Monday, August 17, 2009

1957 Packard Clipper Town Sedan

This is a 1957 Packard Clipper Town Sedan. It looks suspiciously like a Studebaker sedan, and there is a reason for this.

In the early 1950s, George Mason, President of Nash Motors since 1948, had a dream of America's independent automakers banding together to form a fourth major auto company that could challenge the big three. In 1954, he started to make his dream a reality. In April 1954, Nash merged with Hudson to form American Motors. In October of the same year, Packard, under the leadership of James J. Nance since 1952, bought Studebaker to form Studebaker-Packard. This was part of the plan: after the dust had settled from those mergers, Studebaker-Packard was to merge with American Motors. But this never happened. The same month Studebaker and Packard merged, George Mason passed away unexpectedly, and his assistant, George Romney (father of Massachusetts governor Mitt Romney) took over American Motors. Romney changed direction, abandoning the plan to merge with Studebaker-Packard and eventually abandoning the Nash and Hudson names altogether, replacing them with Rambler.

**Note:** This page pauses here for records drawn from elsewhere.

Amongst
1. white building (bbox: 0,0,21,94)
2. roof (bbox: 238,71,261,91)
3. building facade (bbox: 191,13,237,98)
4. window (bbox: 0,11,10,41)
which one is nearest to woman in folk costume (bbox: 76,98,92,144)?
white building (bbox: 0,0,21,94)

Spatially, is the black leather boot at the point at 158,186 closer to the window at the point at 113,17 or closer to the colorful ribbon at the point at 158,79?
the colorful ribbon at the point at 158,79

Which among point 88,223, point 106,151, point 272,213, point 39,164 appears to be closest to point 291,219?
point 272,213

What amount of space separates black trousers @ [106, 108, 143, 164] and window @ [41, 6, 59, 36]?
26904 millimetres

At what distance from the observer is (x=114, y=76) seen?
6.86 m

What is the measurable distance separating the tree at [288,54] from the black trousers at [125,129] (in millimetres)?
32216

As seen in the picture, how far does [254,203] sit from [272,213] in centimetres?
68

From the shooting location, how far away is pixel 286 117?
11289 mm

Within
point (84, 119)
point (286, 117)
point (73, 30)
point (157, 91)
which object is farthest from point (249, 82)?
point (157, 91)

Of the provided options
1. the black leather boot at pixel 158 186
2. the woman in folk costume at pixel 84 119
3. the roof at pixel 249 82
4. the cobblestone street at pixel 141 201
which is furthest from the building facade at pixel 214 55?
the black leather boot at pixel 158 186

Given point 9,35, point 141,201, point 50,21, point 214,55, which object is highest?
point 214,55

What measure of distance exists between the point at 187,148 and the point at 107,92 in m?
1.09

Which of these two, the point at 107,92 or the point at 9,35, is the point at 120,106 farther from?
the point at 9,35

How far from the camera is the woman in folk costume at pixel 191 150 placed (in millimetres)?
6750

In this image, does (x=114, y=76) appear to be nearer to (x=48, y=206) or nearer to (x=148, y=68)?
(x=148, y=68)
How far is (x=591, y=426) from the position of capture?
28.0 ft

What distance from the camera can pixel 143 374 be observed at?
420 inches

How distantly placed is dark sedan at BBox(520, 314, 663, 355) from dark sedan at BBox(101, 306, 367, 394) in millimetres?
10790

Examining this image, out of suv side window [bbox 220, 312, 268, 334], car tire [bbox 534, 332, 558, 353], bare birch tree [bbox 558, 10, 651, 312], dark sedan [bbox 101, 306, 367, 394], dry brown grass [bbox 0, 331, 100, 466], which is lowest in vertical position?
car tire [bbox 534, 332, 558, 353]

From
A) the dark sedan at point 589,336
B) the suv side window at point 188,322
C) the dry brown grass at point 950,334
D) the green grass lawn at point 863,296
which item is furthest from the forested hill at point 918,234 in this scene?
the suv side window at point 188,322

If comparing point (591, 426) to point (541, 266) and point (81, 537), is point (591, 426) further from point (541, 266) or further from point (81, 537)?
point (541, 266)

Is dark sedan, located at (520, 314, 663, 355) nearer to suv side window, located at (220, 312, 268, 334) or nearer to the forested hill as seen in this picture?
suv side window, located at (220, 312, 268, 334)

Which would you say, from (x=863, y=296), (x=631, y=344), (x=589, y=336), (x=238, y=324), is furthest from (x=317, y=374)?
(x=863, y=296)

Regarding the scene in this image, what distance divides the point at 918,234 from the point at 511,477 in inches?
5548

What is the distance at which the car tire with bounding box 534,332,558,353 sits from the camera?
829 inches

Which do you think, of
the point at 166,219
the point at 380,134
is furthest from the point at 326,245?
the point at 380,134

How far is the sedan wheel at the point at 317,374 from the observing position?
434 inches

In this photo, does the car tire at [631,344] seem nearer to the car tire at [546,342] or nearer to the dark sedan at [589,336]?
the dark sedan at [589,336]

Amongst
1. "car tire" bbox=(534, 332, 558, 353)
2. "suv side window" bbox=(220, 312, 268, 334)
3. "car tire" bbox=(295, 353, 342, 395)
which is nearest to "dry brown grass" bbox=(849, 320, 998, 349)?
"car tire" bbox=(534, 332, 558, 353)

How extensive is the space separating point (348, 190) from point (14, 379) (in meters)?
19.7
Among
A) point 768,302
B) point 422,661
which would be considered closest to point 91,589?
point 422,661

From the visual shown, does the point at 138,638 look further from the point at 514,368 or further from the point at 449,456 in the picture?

This left Studebaker-Packard in trouble, as Studebaker had serious financial problems before the merger. The company tried to continue on, creating the Packard spinoff brand Clipper in 1956, but things rapidly went downhill. Nance resigned in August 1956, and Studebaker-Packard was taken over by the Curtiss-Wright Corporation. With the company needing to cut costs, and with Packard's body style already several years old, the 1957 Packard line shared the Studebaker body. Unfortunately, this was obvious to most car shoppers, who saw no reason to pay the premium Packard price for what was a thinkly-disguised Studebaker. These cars became known as "Packardbakers."

Despite being considered inferior to the earlier "true" Packards, the 1957 Packards weren't bad-looking cars, although that would change for 1958, when quad headlights and another layer of tailfins were tacked on rather poorly. What buyers Packard had left were turned off, and between that and the recession, sales fell even further, and 1958 would be Packard's last year.